Expongo esto porque cada vez se hace más difícil identificar un vino desde los criterios convencionales. Parece ser que ahora no se cuenta en todos los etiquetados la composición que ha dado a un vino su identidad. Sin embargo, y cada vez con más frecuencia, nos encontramos con más vinos elaborados con un cien por cien de uva Tempranillo o Tinta del país. Y eso no estaría mal si ese vino hablara burgalés, algo de vallisoletano, incluso segoviano o si tuviera acento soriano de las proximidades de Gormaz. No es el caso. Estamos ante un vino etiquetado como aquellos que tradicionalmente se han hecho con Tempranillo, Garnacha tinta y Mazuelo. De la misma forma estamos asistiendo a la puesta en escena de muchos vinos que dicen contener uvas Cabernet Sauvignon, Merlot o Malbec cultivadas en un secarral y que le aportan al producto final lo mismo que la locuacidad a Rajoy en plena legislatura.
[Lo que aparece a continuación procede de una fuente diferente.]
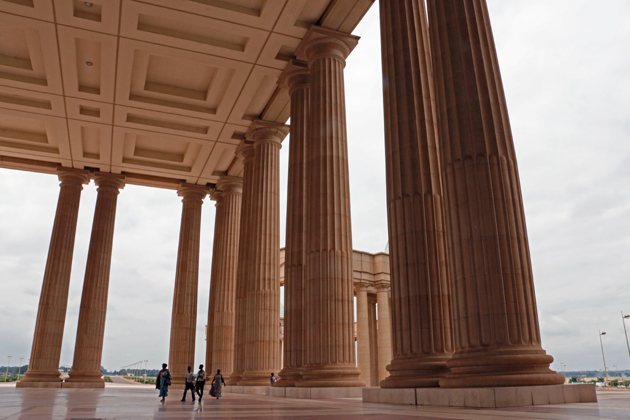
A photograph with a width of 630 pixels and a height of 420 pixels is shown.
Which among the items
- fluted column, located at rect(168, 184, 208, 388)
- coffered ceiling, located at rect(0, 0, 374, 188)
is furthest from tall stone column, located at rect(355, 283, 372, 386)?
coffered ceiling, located at rect(0, 0, 374, 188)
Todo esto lo planteo ante el temor de que vuelva el borrachuzo del que, decían nuestras abuelas, no sabía ni lo que bebía ni de qué hablaba. Y eso sí que no, oiga. Creo que el mundo del vino ha avanzado mucho, ha despertado sensibilidades y alentado criterios como para que ahora nos nieguen el derecho a identificar los que, básicamente, nos han hecho sentir orgullo de nuestro mapa vitivinícola. Creo que deberíamos hacer algo antes de que los vinos se parezcan más a los de los vecinos: cada vez más caros sin justificación de sus encantos. Monovarietales de uva Mencía, con mucho empaque de bodega, origen casi sacro y un sacrílego precio me han descabalgado algún mito últimamente. Pero no todo está perdido. En contraste, y en denominaciones cimentadas sobre la uva recientemente referida, están haciendo una tarea ejemplar a precios razonables, algo que casi ni se contempla cuando un vino dice: ¡Aquí estoy yo! Y no estamos solos. Pues eso.